Season 24, Episode 72
First aired May 7, 2020
Welcome back! Let’s journey together, through the magic of Ros na Rún, to a time when we could eat in restaurants, speak to people in the street, and most of us could go out in public without always accidentally kissing Mack, Katy. Yes, it’s the village of Ros na Rún in The Before Time, when sneezing in someone’s face was met with good-natured laughter and nobody worried much about coughing, unless of course they were Maggie.
We open this episode, directed by all-around good egg Eamonn James Norris, in the Daly kitchen, which this season has been the scene of 50 percent of all screaming and 90 percent of all screaming the word “faduda.” The other 10 percent is a mobile circle one meter in diameter that follows Katy around. Dee flounces into the kitchen where John Joe and Mack are attempting to operate a kettle and a coffee cup, respectively, and we can tell she’s in a good mood because her ponytail is swinging so bouncily that it’s sweeping the pictures off the walls. Mack looks afraid, which is of course always the sensible response to watching Dee enter a room, and she brightly explains that she’s printed out their tickets to Australia, which she sticks on the fridge. He asks why she’s printed them out given that nobody under the age of 900 does that anymore, and her non-answer is, “We’re leaving in a few days, so why not?” She and her ponytail exit, and you can tell by the intensely brooding look on Mack’s face that the toast he’s holding is about to get the buttering of its life. Another reasonable question might be where Dee obtained actual airline card stock on which to self-print her tickets, but I digress.

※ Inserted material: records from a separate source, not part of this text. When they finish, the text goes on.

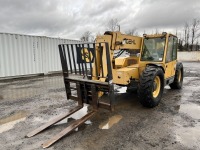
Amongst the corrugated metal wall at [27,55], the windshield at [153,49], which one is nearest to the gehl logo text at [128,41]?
the windshield at [153,49]

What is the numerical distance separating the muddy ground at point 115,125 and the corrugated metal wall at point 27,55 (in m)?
5.72

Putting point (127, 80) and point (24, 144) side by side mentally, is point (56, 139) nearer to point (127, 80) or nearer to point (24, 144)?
point (24, 144)

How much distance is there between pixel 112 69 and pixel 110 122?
1.81 m

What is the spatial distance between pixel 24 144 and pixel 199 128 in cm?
383

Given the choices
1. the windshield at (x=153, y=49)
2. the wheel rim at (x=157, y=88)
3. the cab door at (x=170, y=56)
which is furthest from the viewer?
the cab door at (x=170, y=56)

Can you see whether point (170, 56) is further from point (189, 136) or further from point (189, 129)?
point (189, 136)

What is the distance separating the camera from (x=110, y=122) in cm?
486

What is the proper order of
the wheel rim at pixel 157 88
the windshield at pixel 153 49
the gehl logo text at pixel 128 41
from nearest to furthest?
the gehl logo text at pixel 128 41, the wheel rim at pixel 157 88, the windshield at pixel 153 49

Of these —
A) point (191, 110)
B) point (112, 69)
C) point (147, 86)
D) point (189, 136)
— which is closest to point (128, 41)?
point (112, 69)

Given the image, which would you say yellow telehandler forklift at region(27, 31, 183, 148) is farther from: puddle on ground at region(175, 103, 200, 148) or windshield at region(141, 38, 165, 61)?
puddle on ground at region(175, 103, 200, 148)

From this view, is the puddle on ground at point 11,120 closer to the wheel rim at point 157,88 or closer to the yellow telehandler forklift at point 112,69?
the yellow telehandler forklift at point 112,69

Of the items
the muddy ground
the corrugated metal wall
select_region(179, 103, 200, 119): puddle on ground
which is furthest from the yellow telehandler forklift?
the corrugated metal wall

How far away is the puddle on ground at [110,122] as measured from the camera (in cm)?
460

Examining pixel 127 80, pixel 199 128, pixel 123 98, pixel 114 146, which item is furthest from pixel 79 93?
pixel 199 128
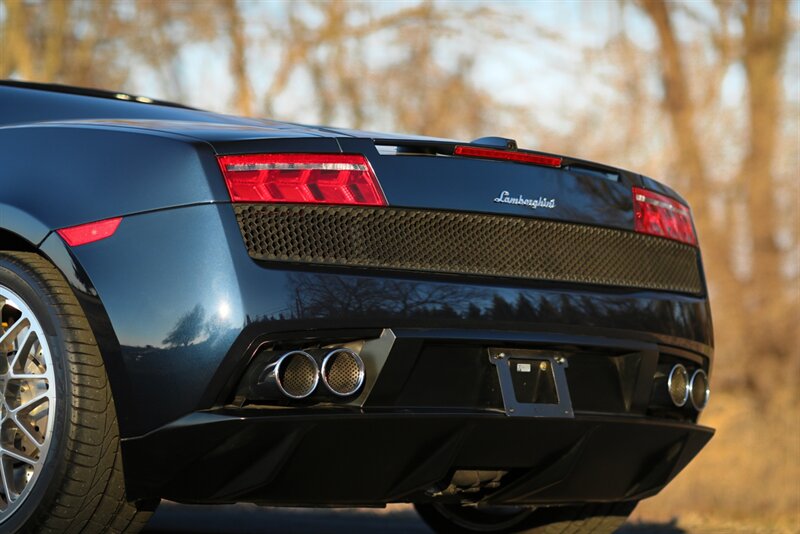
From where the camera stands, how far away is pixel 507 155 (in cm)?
400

Over at the flophouse, the population of which has grown so rapidly since our last recap that it is now the third largest city in Ireland, Sorcha’s mother is anxiously suggesting places the two of them could go today instead of her doctor’s appointment, such as a couples root canal at Tayto Park or to have their skin burned off with lavender-scented sulfuric acid at Loinnir. Sorcha replies supportively that she knows her mother, whose name is apparently Sadie but whom we will always think of as Bettina, is nervous about going to the doctor, but reminds her gently that they’ve been waiting a long time for this appointment, and that everything will be OK. It would be more OK if the town doctor were still sexy Easter Island head Dr Tiarnán, rrowr. Sorcha has been lovely during this storyline, which is kind of a bummer, because she was a lot more fun when she was a complete snot whose main function was to annoy everyone with her stank attitude and problematic jam.